Saved data entries
========================================================================

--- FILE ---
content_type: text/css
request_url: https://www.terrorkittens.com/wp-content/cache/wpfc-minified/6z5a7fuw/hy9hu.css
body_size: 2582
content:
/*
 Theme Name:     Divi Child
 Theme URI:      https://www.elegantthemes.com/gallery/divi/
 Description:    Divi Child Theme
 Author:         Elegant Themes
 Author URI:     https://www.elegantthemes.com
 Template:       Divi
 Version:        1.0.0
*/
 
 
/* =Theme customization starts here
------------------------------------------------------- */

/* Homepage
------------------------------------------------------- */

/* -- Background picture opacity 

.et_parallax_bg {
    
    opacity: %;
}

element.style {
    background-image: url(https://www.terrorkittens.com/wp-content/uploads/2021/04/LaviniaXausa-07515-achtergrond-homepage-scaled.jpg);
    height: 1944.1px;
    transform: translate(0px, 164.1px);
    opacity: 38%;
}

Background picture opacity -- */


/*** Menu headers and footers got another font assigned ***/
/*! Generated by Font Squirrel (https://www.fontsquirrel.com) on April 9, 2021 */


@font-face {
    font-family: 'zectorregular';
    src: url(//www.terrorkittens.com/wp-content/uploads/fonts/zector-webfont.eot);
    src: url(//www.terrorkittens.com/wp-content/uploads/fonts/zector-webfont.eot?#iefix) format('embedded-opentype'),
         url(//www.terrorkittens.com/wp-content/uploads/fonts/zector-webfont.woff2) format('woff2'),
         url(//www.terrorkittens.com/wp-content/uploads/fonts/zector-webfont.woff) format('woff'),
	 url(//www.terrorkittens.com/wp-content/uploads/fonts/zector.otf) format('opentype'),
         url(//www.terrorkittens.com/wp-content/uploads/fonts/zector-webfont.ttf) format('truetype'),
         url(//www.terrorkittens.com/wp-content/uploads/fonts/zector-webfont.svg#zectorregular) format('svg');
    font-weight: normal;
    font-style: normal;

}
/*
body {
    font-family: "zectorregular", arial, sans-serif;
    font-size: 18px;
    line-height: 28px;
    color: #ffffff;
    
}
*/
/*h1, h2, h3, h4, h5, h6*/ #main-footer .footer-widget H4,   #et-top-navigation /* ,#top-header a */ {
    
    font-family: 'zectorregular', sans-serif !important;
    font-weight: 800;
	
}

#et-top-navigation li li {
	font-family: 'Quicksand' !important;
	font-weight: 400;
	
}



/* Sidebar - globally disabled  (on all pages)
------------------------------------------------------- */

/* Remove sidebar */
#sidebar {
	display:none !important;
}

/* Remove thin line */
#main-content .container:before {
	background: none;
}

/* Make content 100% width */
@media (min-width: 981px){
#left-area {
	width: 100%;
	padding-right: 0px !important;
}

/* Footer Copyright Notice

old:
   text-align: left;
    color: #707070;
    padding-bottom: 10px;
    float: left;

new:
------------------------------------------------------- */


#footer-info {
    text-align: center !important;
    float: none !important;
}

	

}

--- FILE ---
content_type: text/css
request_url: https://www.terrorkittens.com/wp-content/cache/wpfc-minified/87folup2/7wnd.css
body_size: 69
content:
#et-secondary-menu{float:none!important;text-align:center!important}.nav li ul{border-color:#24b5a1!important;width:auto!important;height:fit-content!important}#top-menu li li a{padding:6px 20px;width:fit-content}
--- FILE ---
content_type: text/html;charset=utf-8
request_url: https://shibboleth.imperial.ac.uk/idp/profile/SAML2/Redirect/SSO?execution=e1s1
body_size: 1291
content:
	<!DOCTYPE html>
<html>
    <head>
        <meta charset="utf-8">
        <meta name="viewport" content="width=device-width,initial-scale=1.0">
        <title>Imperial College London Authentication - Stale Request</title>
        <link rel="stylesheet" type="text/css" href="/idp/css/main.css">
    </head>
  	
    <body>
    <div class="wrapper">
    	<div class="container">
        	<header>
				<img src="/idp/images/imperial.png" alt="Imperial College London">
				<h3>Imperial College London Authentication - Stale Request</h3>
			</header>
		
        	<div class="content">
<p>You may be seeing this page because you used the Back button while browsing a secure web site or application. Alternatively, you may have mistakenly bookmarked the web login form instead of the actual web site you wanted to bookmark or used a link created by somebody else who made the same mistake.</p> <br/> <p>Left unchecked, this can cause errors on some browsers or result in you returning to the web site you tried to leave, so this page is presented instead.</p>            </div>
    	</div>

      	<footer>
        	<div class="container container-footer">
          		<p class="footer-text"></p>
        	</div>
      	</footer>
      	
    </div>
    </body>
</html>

========================================================================

* [PROBLEM REQUIREMENTS] Which lines above include the word "meta"? Pick them out and copy them.

* [WRITTEN ANSWER]
        <meta charset="utf-8">
        <meta name="viewport" content="width=device-width,initial-scale=1.0">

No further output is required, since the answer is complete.